* [Short problem]
Convert only the lines of the entries beginning with the line that contains "What intervening distance" and continuing through the line that contains "10.1 meters", both included, into a Markdown table with the columns Row and Text. Number each line in Row, place the line itself in Text, and omit blank lines.
>> start
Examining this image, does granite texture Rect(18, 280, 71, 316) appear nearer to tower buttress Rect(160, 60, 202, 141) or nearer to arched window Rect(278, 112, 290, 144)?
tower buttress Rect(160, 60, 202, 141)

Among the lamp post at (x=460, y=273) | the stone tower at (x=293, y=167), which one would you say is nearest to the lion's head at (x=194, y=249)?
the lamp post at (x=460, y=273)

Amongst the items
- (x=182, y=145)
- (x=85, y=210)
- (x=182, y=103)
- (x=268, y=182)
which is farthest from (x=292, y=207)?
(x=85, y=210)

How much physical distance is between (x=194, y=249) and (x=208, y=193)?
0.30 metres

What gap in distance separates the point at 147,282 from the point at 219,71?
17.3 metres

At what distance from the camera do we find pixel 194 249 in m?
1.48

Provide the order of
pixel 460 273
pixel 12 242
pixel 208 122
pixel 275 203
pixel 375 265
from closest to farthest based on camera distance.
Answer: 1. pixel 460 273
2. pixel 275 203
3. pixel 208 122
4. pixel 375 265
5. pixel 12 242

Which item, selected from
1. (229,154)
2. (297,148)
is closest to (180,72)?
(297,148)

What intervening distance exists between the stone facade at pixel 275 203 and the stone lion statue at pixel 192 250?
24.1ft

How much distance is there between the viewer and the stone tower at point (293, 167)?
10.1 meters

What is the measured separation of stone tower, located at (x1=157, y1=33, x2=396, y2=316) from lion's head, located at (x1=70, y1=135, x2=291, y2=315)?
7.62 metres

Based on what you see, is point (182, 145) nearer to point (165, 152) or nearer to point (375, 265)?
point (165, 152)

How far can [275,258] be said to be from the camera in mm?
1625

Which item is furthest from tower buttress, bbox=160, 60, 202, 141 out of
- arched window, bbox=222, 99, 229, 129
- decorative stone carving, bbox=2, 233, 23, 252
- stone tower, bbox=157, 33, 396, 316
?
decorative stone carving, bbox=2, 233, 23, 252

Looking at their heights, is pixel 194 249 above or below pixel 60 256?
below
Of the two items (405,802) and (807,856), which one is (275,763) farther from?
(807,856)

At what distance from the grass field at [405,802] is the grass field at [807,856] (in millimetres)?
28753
>> end
* [The reply]
| Row | Text |
|---|---|
| 1 | What intervening distance exists between the stone facade at pixel 275 203 and the stone lion statue at pixel 192 250? |
| 2 | 24.1ft |
| 3 | How much distance is there between the viewer and the stone tower at point (293, 167)? |
| 4 | 10.1 meters |